LDC #157: Understanding Used versus Allocated Space in Arrays

Friday, October 18. 2019

LDC #157: Understanding Used versus Allocated Space in Arrays

Arrays, such as lists, tables or cubes, are a useful programming tool. However, to get the most from using an array, it helps to have a more thorough understanding of exactly how arrays are stored and allocated.

Lists, Tables and Cubes

Array support in Legato allows for up to three dimensions and a fourth if you count accessing characters of string type variables. Generally, a single dimension is a list, two dimensions is considered a table, and three dimensions are a cube.

Any datatype can be used for an array although it is typical to use strings when reading or writing information. Many functions will read or write array information. For example the CSVReadTable and CSVWriteTable functions will read in or write out entire files of comma separated data into or out of a two dimensional array.

Array dimensions are typically referred to as axes. Conventionally tables are referenced in rows and columns where the row is the first array subscript and the column is the second.
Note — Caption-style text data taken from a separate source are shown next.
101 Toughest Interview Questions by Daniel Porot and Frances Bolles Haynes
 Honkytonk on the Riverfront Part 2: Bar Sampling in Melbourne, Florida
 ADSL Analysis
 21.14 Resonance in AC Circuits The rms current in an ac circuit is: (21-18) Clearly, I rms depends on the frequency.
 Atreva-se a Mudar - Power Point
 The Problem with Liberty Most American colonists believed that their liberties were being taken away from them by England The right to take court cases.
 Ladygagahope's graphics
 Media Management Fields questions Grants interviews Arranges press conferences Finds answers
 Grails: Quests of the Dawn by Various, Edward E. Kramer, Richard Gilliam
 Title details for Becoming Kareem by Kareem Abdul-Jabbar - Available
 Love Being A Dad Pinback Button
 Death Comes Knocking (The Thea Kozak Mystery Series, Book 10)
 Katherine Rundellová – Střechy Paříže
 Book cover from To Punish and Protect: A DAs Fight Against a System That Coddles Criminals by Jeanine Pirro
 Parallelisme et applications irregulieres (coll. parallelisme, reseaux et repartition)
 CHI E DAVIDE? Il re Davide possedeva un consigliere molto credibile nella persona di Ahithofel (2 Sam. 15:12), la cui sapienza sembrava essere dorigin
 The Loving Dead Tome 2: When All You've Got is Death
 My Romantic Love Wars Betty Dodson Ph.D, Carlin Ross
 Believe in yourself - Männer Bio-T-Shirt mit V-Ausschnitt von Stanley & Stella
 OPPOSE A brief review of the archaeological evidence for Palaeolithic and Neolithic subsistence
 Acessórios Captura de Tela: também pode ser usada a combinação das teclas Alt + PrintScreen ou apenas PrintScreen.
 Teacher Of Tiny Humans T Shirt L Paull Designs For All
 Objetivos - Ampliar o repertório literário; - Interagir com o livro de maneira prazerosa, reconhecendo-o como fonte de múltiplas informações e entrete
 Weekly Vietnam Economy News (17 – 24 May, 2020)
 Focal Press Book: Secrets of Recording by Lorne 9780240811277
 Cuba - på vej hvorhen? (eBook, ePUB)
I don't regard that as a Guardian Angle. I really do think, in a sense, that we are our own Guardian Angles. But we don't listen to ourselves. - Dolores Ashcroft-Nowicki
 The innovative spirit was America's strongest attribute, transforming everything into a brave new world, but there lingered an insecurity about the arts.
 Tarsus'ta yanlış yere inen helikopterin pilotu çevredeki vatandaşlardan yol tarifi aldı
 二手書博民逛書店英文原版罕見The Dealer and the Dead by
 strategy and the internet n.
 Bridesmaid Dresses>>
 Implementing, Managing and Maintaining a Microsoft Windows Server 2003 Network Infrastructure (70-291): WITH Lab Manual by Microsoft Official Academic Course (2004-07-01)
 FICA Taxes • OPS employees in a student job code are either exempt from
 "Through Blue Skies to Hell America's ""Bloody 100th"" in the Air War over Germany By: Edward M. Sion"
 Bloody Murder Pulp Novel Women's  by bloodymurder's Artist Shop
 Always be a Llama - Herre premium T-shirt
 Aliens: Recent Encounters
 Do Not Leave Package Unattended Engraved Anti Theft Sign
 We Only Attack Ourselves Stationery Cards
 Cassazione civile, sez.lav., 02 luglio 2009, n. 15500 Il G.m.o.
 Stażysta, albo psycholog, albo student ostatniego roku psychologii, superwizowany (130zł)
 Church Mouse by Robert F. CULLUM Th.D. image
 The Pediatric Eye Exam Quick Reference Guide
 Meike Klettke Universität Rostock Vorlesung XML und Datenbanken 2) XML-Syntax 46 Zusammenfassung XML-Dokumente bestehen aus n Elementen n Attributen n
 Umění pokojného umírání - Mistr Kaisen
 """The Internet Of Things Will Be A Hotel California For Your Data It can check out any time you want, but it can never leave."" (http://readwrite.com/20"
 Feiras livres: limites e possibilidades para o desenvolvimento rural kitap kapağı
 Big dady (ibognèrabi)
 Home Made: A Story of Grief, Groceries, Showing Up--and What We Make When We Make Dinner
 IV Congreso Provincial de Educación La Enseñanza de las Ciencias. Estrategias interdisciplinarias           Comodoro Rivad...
The order is not especially important, but certain functions will expect the data to be oriented in a particular manner. In addition, there are performance advantages concerning how data in an array are order, which will be covered later. Defines are provided in the SDK for referencing array axes:

                                              /****************************************/
                                              /* ** Axis Definitions                  */
                                              /* Specified  as [1][2][3]  for up to a */
                                              /* maximum of three.  Depending the use */
                                              /* the names may value.  The dimensions */
                                              /* are specified as zero-based.         */
                                              /*  * Matrix/Cube Style (math)          */
#define AXIS_X                        0       /* X                                    */
#define AXIS_Y                        1       /* Y                                    */
#define AXIS_Z                        2       /* Z                                    */
                                              /*  * Data Style/Table                  */
#define AXIS_ROW                      0       /* Table Row                            */
#define AXIS_COL                      1       /* Table Column                         */
                                              /*  * Other                             */
#define AXIS_ALL                      -1      /* All (limited use)                    */

Many functions that require an axis declaration, such as the ArrayGetAxisDepth function, will default to the x dimension or row axis if none is provided.

Fixed or Auto-Allocate

Arrays can be fixed or auto-allocated. Fixed arrays are defined by placing the size of each dimension in the declaration:

string list[25];

string table[25][4];

Per this example, the list variable will have 25 elements, referenced from 0-24 as an index. The table variable will have 100 elements, referenced from 0-24 on the x axis and 0-3 in the y axis. What happens when we go beyond that fixed size?

Error 1180 line 5: [Variable 'list', axis 0 (X), requested index 25, max size 25]
Dimensional specification outside of defined space.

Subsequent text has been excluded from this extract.